AIM OF THE EXERCISE: With pictures left out, retype exactly the lines from the one containing "What is the magnitude" through the final line of the entries.

[Records excerpted from a collection]
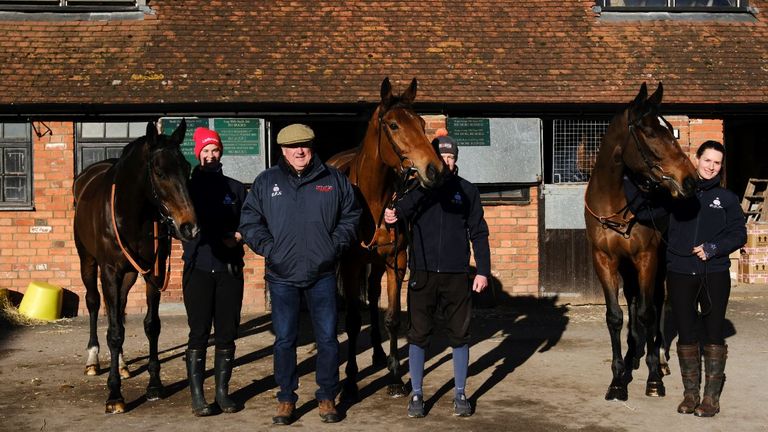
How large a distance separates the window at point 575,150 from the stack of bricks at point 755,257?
3.41m

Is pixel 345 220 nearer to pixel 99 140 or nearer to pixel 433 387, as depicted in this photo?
pixel 433 387

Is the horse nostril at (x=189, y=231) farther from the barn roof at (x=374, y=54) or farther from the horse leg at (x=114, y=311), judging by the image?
the barn roof at (x=374, y=54)

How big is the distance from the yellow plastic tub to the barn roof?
2566mm

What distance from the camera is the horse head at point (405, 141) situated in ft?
22.3

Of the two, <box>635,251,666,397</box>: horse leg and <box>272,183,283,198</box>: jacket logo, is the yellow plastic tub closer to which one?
<box>272,183,283,198</box>: jacket logo

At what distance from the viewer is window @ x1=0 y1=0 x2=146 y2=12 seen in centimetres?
1481

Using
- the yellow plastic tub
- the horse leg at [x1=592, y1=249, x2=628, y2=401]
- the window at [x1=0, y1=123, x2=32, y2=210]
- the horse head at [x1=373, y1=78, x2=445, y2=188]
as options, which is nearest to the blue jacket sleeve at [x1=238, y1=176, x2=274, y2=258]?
the horse head at [x1=373, y1=78, x2=445, y2=188]

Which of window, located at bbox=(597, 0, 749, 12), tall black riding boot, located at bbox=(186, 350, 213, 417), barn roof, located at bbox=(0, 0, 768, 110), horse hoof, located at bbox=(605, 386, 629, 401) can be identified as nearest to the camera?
tall black riding boot, located at bbox=(186, 350, 213, 417)

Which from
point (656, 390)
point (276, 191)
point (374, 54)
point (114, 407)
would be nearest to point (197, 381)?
point (114, 407)

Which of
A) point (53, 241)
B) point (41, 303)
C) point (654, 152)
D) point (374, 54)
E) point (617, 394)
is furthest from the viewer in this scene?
point (374, 54)

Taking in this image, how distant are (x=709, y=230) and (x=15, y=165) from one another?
10243 millimetres

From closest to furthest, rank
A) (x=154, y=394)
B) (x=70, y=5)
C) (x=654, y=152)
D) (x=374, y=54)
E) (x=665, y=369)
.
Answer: (x=654, y=152) < (x=154, y=394) < (x=665, y=369) < (x=374, y=54) < (x=70, y=5)

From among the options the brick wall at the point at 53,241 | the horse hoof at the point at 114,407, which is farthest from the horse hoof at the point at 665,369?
the brick wall at the point at 53,241

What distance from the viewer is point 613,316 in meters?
7.90
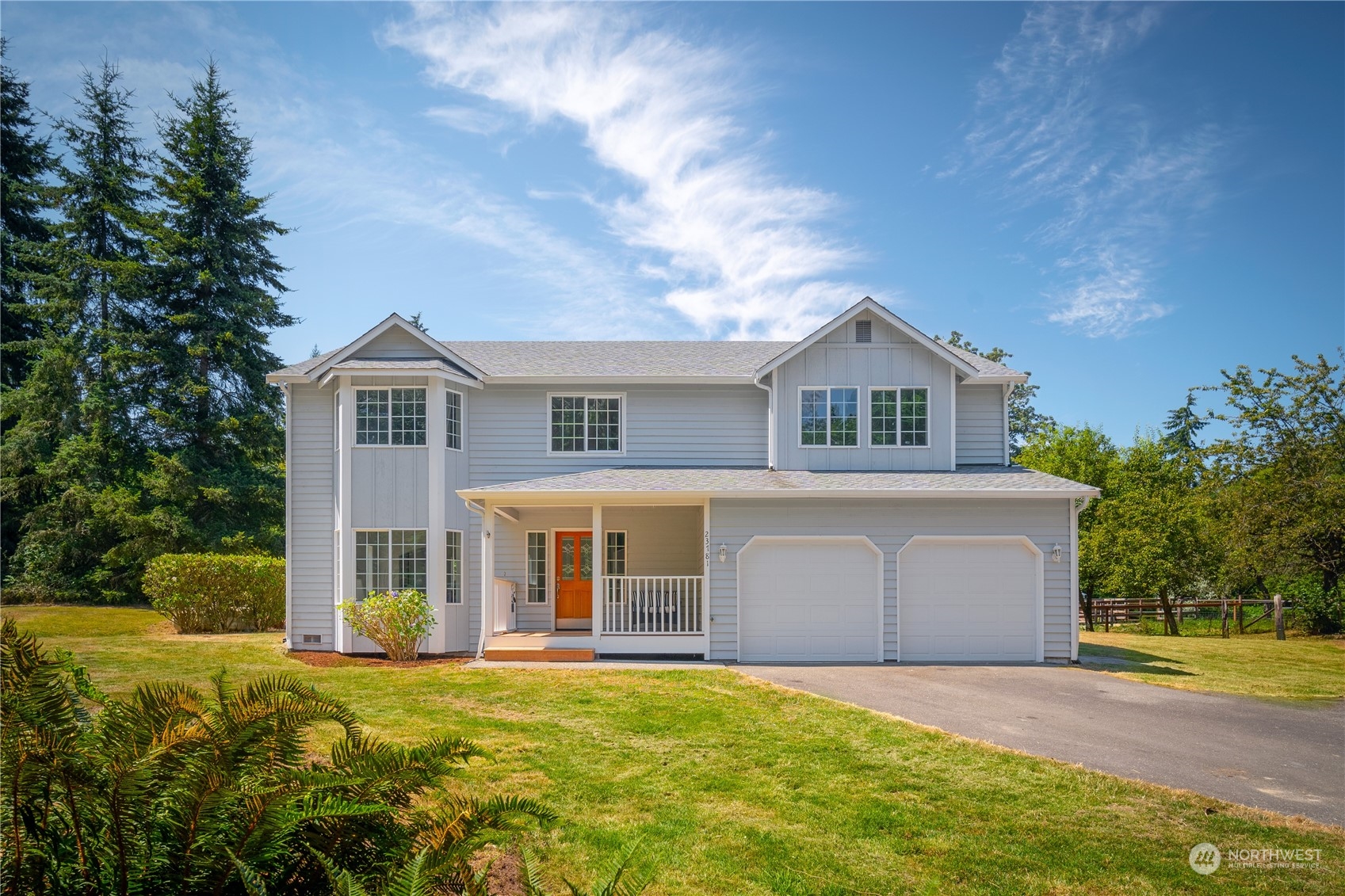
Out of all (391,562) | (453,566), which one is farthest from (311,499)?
(453,566)

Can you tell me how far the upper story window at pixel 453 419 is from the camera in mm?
16969

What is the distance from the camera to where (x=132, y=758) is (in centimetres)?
258

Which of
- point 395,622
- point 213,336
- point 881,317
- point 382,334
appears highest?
point 213,336

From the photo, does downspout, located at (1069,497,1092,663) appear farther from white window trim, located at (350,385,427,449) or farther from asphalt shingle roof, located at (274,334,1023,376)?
white window trim, located at (350,385,427,449)

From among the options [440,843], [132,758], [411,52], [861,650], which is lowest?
[861,650]

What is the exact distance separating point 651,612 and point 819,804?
30.7 ft

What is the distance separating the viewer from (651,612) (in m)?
15.9

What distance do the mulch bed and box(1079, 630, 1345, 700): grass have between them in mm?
11783

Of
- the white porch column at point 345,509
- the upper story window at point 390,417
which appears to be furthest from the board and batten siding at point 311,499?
the upper story window at point 390,417

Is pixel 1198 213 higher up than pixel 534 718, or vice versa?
pixel 1198 213

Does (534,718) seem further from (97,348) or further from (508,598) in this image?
(97,348)

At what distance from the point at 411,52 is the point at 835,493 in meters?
10.2

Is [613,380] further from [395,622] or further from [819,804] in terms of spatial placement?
[819,804]

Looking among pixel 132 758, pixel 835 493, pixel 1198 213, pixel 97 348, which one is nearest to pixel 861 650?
pixel 835 493
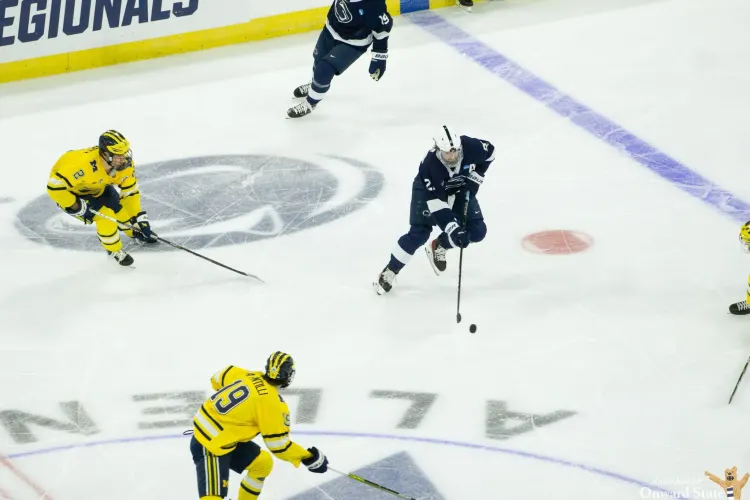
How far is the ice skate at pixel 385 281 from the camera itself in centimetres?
634

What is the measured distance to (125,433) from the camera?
530 cm

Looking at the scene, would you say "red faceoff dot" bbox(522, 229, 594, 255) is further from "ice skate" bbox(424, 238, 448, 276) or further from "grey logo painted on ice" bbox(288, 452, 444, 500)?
"grey logo painted on ice" bbox(288, 452, 444, 500)

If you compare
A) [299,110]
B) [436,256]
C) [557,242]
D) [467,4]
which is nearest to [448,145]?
[436,256]

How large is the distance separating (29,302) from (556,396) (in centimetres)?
294

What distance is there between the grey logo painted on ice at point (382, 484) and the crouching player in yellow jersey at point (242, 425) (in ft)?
1.27

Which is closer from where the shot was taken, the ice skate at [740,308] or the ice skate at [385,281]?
the ice skate at [740,308]

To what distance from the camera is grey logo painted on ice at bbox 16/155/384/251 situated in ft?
23.5

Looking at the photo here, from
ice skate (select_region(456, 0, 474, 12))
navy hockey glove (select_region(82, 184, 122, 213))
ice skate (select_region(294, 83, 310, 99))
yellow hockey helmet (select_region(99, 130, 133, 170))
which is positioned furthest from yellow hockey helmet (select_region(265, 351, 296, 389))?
ice skate (select_region(456, 0, 474, 12))

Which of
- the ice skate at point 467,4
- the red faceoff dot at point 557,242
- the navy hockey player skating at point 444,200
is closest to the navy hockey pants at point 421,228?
the navy hockey player skating at point 444,200

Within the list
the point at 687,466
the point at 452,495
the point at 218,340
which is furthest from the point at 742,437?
the point at 218,340

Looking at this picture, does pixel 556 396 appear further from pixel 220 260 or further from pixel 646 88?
pixel 646 88

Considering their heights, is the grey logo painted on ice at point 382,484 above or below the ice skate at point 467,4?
below

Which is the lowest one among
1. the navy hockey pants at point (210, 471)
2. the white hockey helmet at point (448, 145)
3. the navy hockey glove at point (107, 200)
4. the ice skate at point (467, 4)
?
the navy hockey glove at point (107, 200)

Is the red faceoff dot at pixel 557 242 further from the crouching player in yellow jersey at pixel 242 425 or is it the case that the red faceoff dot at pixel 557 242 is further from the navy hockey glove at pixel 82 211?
the crouching player in yellow jersey at pixel 242 425
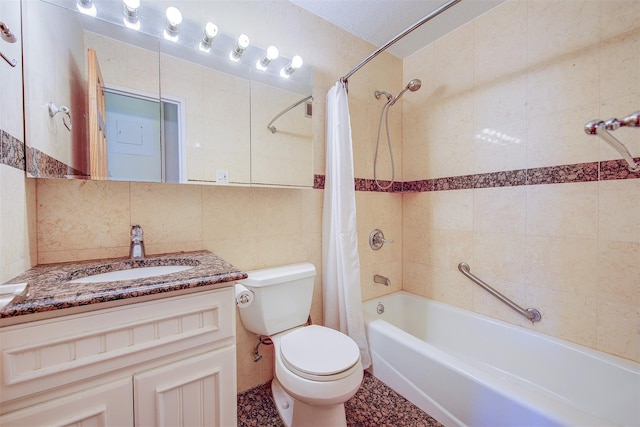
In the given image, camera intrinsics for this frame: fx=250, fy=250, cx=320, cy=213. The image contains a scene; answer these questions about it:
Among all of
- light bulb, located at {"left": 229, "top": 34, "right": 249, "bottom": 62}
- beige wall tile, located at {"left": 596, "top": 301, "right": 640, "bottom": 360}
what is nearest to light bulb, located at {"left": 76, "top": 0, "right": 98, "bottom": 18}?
light bulb, located at {"left": 229, "top": 34, "right": 249, "bottom": 62}

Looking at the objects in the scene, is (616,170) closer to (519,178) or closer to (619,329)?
(519,178)

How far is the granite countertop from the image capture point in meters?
0.61

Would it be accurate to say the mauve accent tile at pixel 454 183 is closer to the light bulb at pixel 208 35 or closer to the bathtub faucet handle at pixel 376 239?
the bathtub faucet handle at pixel 376 239

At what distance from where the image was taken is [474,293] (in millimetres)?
1709

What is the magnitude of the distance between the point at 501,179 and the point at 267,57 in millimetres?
1594

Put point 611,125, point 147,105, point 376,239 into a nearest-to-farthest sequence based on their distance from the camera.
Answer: point 611,125
point 147,105
point 376,239

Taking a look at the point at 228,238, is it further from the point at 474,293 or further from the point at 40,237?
the point at 474,293

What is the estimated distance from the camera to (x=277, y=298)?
1312 millimetres

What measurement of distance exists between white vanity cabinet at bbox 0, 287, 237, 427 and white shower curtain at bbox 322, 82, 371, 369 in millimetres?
811

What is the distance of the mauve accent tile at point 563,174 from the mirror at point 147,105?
136 centimetres

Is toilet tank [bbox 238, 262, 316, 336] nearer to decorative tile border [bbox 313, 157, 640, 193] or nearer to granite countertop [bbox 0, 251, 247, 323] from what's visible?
granite countertop [bbox 0, 251, 247, 323]

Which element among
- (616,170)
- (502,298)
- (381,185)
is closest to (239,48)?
(381,185)

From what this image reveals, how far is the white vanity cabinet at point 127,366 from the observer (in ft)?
1.99

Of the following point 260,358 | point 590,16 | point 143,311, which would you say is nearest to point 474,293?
point 260,358
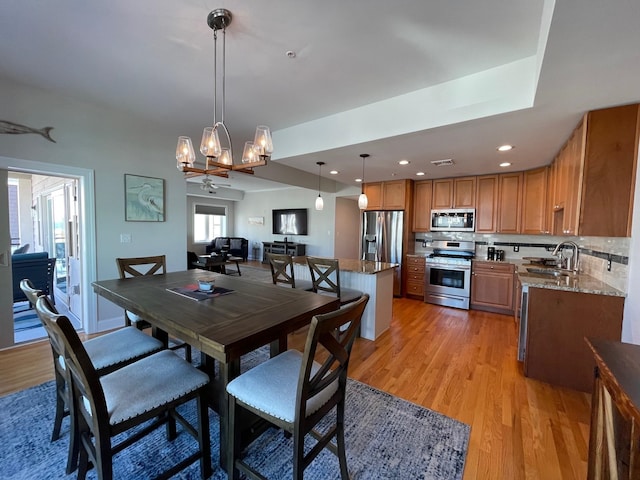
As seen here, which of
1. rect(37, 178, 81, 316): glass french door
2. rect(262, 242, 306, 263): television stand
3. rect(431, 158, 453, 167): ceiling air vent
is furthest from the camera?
rect(262, 242, 306, 263): television stand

SOLUTION TO THE PROBLEM:
What is the magnitude of the distance between the point at 501,179 and the point at 267,57 in millimetres?
1594

Put point 611,125, point 147,105, point 376,239 into a nearest-to-farthest sequence based on their distance from the camera.
Answer: point 611,125
point 147,105
point 376,239

Taking a look at the point at 228,238, is it further from the point at 474,293 or further from the point at 40,237?
the point at 474,293

What is the estimated distance from the camera to (x=277, y=298)?
1312 millimetres

What measurement of distance exists between white vanity cabinet at bbox 0, 287, 237, 427 and white shower curtain at bbox 322, 82, 371, 369 in millimetres?
811

What is the distance of the mauve accent tile at point 563,174 from the mirror at point 147,105?
136 centimetres

Is toilet tank [bbox 238, 262, 316, 336] nearer to decorative tile border [bbox 313, 157, 640, 193] or nearer to granite countertop [bbox 0, 251, 247, 323] from what's visible?
granite countertop [bbox 0, 251, 247, 323]

Which element among
- (616,170)
- (502,298)
- (381,185)
is closest to (239,48)?
(381,185)

From what this image reveals, how far is the white vanity cabinet at point 127,366 from the observer (in ft)?
1.99

Of the following point 260,358 | point 590,16 | point 143,311, which would you say is nearest to point 474,293?
point 260,358
As seen here, which of
1. rect(37, 178, 81, 316): glass french door
2. rect(262, 242, 306, 263): television stand
3. rect(431, 158, 453, 167): ceiling air vent
is furthest from the camera?
rect(262, 242, 306, 263): television stand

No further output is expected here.